Table of Contents
ISRN Ophthalmology
Volume 2012, Article ID 650892, 4 pages
http://dx.doi.org/10.5402/2012/650892
Clinical Study

The Floppy Eyelid Syndrome: Evaluating Lid Laxity and Its Correlation to Sleep Apnea Syndrome and Body Mass Index

1Department of Ophthalmology, University Hospital of Larissa, University of Thessaly Medical School, Larissa, Greece
2Respiratory Medicine Department, University Hospital of Larissa, University of Thessaly Medical School, Larissa, Greece

Received 7 February 2012; Accepted 19 April 2012

Academic Editors: F. M. Bandello, B. Bui, and S. Doganay

Copyright © 2012 Panagiotis G. Beis et al.

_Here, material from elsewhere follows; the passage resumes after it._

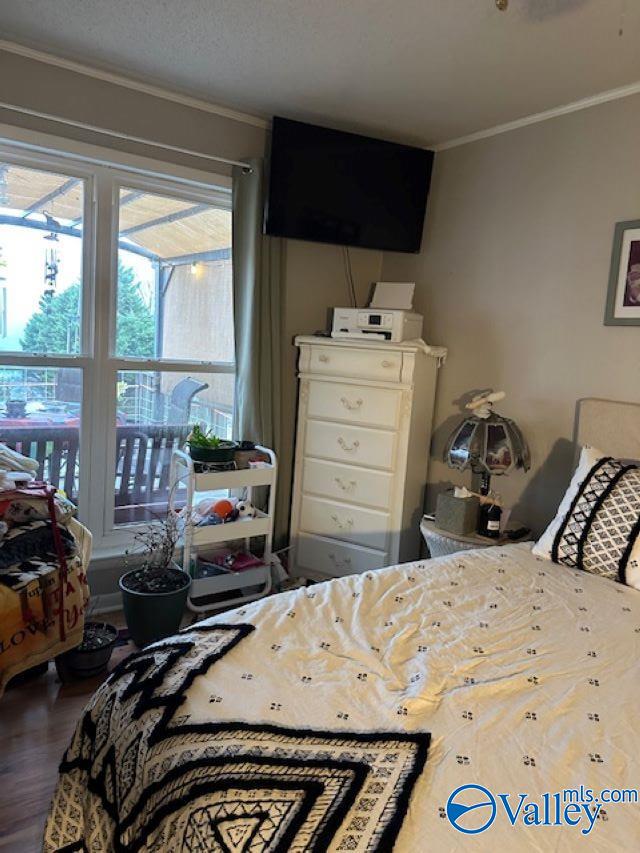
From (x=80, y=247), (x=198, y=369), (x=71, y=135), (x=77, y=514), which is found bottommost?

This is an open access article distributed under the Creative Commons Attribution License, which permits unrestricted use, distribution, and reproduction in any medium, provided the original work is properly cited.

Abstract

Background. The aim of this study is to present a method of lid laxity evaluation and investigate whether there is an association between floppy eyelid syndrome (FES) and body mass index (BMI) in sleep apnea syndrome (SAS) patients compared to normal subjects. Method. A total of 135 participants (81 patients with SAS and 54 normal subjects) had a full ophthalmologic examination. The presence of FES was estimated in relation to SAS and BMI. Results. The floppy eyelid was characterized “hyperelastic,” “FES stage 1 (asymptomatic),” or “FES stage 2 (symptomatic)” depending on its laxity capacity. Hyperelastic floppy eyelid in SAS patients was statistically significant ( 𝑃 < 0 . 0 5 ) when compared to normals. Similarly, the presence of hyperelasticity in high-BMI SAS patients was also statistically significant ( 𝑃 < 0 . 0 5 ) when compared to low-BMI SAS patients. Floppy eyelid syndrome was more frequent in SAS patients than in normal subjects ( 𝑃 < 0 . 0 5 ) , but no association was found between FES and obesity ( 𝑃 > 0 . 0 5 ) . Conclusion. A classification of FES is proposed based on lid laxity. In addition to this, our data suggests a clear association of hyperelasticity and FES to SAS patients but no association between obesity and FES.